Work instructions.
Return, character for character, the lines from the one bearing "How far from the shooting" through the end of the material. Omit everything before that line.

Given information.
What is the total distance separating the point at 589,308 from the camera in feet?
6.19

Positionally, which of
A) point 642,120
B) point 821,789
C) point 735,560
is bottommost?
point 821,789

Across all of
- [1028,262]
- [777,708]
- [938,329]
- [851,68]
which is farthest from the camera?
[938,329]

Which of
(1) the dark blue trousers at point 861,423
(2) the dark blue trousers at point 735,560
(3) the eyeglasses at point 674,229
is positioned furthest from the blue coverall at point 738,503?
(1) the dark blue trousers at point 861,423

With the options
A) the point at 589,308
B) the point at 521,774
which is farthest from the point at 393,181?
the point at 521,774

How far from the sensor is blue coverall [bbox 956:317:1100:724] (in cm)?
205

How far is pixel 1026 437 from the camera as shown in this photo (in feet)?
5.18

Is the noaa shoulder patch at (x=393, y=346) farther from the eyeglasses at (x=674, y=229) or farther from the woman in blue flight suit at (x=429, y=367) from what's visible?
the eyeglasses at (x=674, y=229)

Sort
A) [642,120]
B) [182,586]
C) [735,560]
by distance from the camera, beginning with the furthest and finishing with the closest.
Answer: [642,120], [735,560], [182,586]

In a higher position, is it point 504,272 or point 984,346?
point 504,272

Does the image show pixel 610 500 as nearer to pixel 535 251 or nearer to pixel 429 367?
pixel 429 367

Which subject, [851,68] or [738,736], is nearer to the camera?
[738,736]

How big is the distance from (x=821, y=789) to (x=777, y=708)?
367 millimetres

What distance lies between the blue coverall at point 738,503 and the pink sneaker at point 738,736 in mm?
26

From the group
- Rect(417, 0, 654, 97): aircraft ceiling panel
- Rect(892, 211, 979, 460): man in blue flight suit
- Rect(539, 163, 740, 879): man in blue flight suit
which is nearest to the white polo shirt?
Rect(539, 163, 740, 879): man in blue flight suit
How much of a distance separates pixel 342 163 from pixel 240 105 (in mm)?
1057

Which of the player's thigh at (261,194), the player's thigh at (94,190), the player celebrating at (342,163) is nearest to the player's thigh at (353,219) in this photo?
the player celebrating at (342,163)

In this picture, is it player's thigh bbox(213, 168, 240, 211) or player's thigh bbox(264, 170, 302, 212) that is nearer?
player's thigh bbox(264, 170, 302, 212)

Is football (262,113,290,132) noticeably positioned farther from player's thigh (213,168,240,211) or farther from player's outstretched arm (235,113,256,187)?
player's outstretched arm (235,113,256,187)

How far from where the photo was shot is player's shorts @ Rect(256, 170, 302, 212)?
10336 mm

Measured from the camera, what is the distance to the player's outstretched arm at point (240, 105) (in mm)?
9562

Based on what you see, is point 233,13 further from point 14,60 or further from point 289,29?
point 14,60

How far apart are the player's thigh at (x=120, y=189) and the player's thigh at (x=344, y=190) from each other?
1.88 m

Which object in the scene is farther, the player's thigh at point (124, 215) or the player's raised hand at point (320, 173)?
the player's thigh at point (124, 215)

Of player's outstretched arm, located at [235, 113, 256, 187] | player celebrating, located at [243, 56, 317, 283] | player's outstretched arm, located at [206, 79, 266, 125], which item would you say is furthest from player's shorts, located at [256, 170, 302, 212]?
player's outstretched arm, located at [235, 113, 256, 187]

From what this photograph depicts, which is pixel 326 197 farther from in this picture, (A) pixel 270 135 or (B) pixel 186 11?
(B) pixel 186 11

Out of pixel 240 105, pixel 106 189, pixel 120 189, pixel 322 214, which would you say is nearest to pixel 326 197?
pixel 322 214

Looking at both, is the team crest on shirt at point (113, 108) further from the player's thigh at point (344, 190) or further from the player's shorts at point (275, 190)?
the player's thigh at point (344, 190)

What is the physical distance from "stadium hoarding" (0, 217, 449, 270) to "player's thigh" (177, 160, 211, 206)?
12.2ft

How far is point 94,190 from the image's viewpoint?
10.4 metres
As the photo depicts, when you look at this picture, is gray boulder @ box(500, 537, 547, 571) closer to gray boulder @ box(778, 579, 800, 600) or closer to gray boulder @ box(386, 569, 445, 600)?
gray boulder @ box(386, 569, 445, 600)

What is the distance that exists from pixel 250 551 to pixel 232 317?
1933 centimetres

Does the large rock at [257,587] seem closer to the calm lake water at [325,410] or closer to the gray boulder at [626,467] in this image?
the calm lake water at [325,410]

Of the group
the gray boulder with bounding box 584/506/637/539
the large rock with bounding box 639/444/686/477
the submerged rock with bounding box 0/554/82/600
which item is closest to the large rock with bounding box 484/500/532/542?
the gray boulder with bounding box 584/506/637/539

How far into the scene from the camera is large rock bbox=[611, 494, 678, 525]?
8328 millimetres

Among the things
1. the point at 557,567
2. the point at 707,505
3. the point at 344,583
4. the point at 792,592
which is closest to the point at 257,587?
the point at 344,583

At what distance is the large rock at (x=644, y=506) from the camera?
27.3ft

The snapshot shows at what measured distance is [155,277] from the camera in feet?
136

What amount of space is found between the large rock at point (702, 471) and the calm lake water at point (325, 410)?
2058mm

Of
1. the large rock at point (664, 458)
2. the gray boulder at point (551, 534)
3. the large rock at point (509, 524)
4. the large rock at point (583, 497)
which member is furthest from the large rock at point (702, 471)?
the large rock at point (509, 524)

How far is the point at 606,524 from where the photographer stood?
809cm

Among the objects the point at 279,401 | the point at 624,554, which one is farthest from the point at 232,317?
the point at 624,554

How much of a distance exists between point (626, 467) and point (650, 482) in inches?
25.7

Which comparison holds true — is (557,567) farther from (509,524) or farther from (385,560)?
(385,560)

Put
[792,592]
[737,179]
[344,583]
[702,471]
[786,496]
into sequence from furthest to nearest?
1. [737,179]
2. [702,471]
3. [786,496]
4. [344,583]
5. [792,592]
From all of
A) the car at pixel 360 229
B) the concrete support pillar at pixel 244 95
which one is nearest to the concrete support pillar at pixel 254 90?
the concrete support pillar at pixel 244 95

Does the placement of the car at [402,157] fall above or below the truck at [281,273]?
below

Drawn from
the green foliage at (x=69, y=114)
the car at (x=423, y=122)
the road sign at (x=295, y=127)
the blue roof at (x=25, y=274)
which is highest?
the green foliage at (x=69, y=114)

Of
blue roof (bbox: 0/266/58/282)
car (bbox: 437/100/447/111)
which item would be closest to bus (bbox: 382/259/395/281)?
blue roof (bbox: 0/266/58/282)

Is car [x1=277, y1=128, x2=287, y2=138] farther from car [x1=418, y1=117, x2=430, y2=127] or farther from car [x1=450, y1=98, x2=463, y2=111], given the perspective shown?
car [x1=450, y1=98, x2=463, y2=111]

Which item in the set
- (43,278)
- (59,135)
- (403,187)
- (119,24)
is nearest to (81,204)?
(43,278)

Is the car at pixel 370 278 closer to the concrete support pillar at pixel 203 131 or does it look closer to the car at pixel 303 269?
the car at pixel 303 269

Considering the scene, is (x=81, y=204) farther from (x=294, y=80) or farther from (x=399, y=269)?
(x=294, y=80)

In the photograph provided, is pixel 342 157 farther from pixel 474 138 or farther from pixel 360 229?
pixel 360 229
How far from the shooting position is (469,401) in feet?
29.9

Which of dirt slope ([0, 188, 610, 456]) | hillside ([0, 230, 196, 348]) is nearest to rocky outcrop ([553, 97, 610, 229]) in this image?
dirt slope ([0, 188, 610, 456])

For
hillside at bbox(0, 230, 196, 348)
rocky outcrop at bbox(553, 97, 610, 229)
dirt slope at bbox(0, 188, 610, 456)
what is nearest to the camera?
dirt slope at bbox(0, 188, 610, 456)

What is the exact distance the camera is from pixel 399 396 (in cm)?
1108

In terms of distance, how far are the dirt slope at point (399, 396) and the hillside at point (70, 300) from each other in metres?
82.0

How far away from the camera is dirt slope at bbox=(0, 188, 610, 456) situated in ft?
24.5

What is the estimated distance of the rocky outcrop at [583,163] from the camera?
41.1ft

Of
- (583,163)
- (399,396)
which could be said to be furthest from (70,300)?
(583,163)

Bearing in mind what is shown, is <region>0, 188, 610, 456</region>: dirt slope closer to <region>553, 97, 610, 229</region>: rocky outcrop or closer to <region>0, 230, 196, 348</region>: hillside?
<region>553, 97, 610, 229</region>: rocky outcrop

Exercise solution.
How far from the shooting position is (469,401) in feet?
29.9

Which of dirt slope ([0, 188, 610, 456]) | hillside ([0, 230, 196, 348]) is nearest to rocky outcrop ([553, 97, 610, 229]) in this image?
dirt slope ([0, 188, 610, 456])

For
hillside at bbox(0, 230, 196, 348)
rocky outcrop at bbox(553, 97, 610, 229)
dirt slope at bbox(0, 188, 610, 456)
what is nearest to the camera?
dirt slope at bbox(0, 188, 610, 456)

What is the exact distance the camera is from pixel 399 396 (in cm)?
1108

In terms of distance, how far are the dirt slope at point (399, 396) and the hillside at point (70, 300) from each other in metres?
82.0

How far away from the camera is dirt slope at bbox=(0, 188, 610, 456) situated in ft?
24.5

What is the estimated distance of the rocky outcrop at [583,163] from the camera?
41.1ft

Of
- (583,163)
- (399,396)
which could be said to be furthest from (70,300)?
(583,163)

Bearing in mind what is shown, is <region>0, 188, 610, 456</region>: dirt slope closer to <region>553, 97, 610, 229</region>: rocky outcrop or closer to <region>0, 230, 196, 348</region>: hillside?
<region>553, 97, 610, 229</region>: rocky outcrop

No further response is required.